Question: Back to Darwin's data: can we reject the null hypothesis that p=3/4? Verify that the p-value for testing the null hypothesis that p=3/4 is about .38.
The binom.test() function
The R binom.test() function does the computations discussed above. The only disadvantage of using it is that you don't see explicitly what the rejection region is. Read the help file:
?binom.test
Try it with Darwin's data:
binom.test(13,15,p=1/2)
The prop.test() function
The R prop.test() function carries out a hypothesis test and a confidence interval for a proportion using the normal approximation to a sample proportion. Note that this approximation is only valid for large numbers of successes and failures, i.e., both np and n(1-p) should be sufficiently large.

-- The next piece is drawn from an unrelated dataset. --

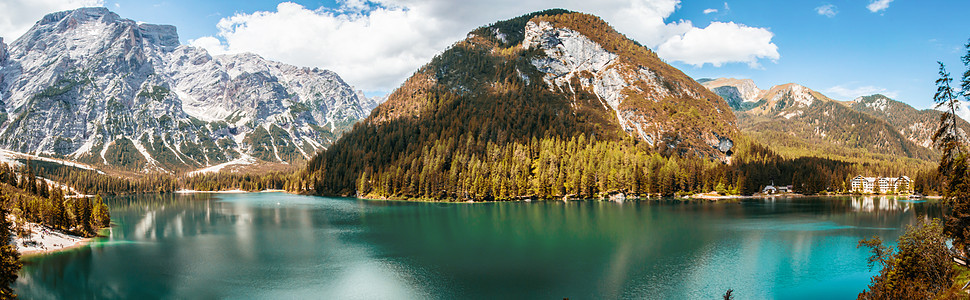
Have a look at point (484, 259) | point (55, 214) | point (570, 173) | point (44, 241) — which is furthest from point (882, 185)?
point (55, 214)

Since this is only an approximation, for a single proportion, there is no reason to use this over the exact inference produced by binom.test.
Try it with Darwin's data:
prop.test(13,15,p=1/2)
How do the results from using a normal approximation to the p-value compare to the exact p-value computed by binom.test()?
Comparing two proportions
The dolphin study described at the beginning of this lab is an example of a study that compares two proportions: the proportion that showed substantial improvement in depression symptoms for the dolphin group and for the control group. In this case, binom.test() cannot be used. Instead, we can use fisher.test() or prop.test().
An exact p-value can be computed using Fisher's Exact test:
dolphin.table <- matrix(c(10, 5, 3, 12), nrow=2, ncol=2, byrow = TRUE,
dimnames = list(c("Dolphin","Control"), c("Improved","Not Improved")))
# Check to make sure table was created correctly:
dolphin.table
# Run Fisher's Exact Test:
fisher.test(dolphin.table)
Note that the statistic reported for Fisher's Exact Test is the odds ratio, (p1/(1-p1))/(p2/(1-p2)), not the difference in proportions, p1 - p2. Fisher's Exact Test computes the p-value from a Hypergeometric distribution (the exact distribution that the count in the first cell has under the null hypothesis).
More commonly used (even though a randomization test or Fisher's Exact Test is more exact) is the normal approximation to a sample difference in proportions:
prop.test(dolphin.table)
Instead of reporting a z-statistic, this test reports a chi-squared statistic, which is equivalent to the z-statistic squared.
This lab was adapted from Albyn Jones' Math 141 Lab Notes, Reed College.